==== TEXT PROVIDED

Showing posts with label sweet potatoes. Show all posts
Showing posts with label sweet potatoes. Show all posts

Monday, January 19, 2015

April McGreger starts new year with ‘bucket list’ honor

April McGreger, author of Sweet Potatoes, will be the guest speaker of Culinary Historians of Piedmont North Carolina (CHOPNC) at 7pm Wednesday, Jan. 21,at Flyleaf Books in Chapel Hill.

April McGreger
By any measure, April McGreger has enjoyed an enviable start to the new year.

Not that 2014 was too shabby, mind you. The popularity of her Farmer’s Daughter’s Brand pickles and preserves allowed her to give up long hours of working at farm stands and convert part of her thriving business to a CSA-style subscription service. And the daughter of Vardaman, Miss., the self-proclaimed Sweet Potato Capital of the World, published her first book – Sweet Potatoes, a volume in the Savor the South series from UNC Press.

But already this year, McGreger has been chosen to receive two Good Food Awards – one for her Strawberry Honeysuckle Jam and one in the pickles category for Sweet Corn and Pepper Relish.

“I've won other Good Food Awards, including their inaugural year in 2011,” McGreger says. “Honestly, I think I’m even happier this time. They get a ton more entries now, so I feel really proud that mine stood out.”

Blackberry Farm photo/Instagram
It’s a feeling McGreger will have to get used to. On Jan. 10, she joined a roster of culinary all-stars to prepare a course in the Southern Foodways Alliance Taste of the South event at Blackberry Farm in Walland, Tenn. She made a twist on one of the recipes from Sweet Potatoes, a chestnut and sweet potato pudding with sour orange marmalade and coffee cream.

“I had so much fun. It was definitely one of the greatest honors – and one of the few things I’ve really wanted to do,” McGreger says, adding with a laugh, “I guess it was a ‘bucket list’ item.”

========
==== SUPPLIED DATA

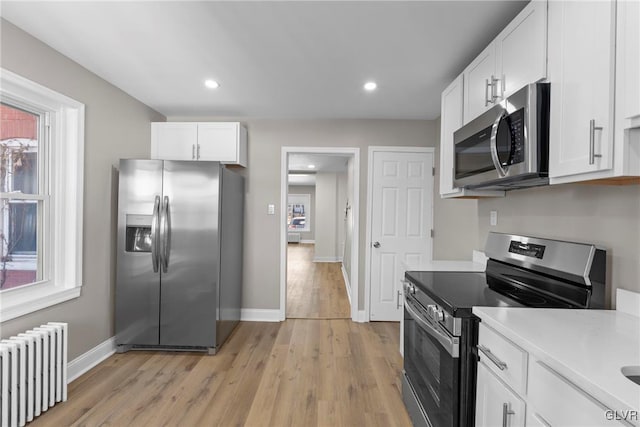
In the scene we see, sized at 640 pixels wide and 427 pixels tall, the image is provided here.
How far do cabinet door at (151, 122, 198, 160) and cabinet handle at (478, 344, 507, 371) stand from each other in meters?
3.18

========

- COMPLETE THE FOLLOWING:
A – Answer these from the post about April McGreger:
(i) At what bookstore will she be the guest speaker on Jan. 21?
(ii) Which two of her products were chosen for Good Food Awards this year?
(iii) What dish did she prepare at the Blackberry Farm event?
B – Carry on the post about April McGreger from its last sentence.

- IN RESPONSE:
A –
(i) Flyleaf Books in Chapel Hill
(ii) Strawberry Honeysuckle Jam and Sweet Corn and Pepper Relish
(iii) A chestnut and sweet potato pudding with sour orange marmalade and coffee cream

B –
In addition to making dessert for an A-List group of Southern food lovers, McGreger led a preserving class during the three day event. It didn’t occur to her until people started filing in that her students would include some of the people she most admires.

“It was very surreal,” McGreger says, recalling when she saw Birmingham chef Frank Stitt, Susan Spicer of New Orleans, and Ben and Karen Barker of Chapel Hill take seats. “My first thought was, ‘What in the world can I teach them?’ But everyone was very engaged and interested.

“They asked some really great questions so there was a lot of great back and forth. It was amazing to have been in the room at all, but to be leading the conversation left me speechless.”

Back home in Carrboro, McGreger has returned to the routine of making products for Farmer’s Daughter Brand customers. While some people assume winter is her down time, she is busy making sauerkraut and marmalades, the latter using an assortment of regional sour oranges from Louisiana and grapefruit and Meyer lemons from Texas.

“I really love citrus so I’ll be making all kinds of marmalades this year,” she says. “It’s also prime time for krauts and pickles. Jerusalem artichokes will be starting soon, and I’m making a beet-horseradish relish. Things do come to a stop right before strawberries return, but I’m still really busy right now.”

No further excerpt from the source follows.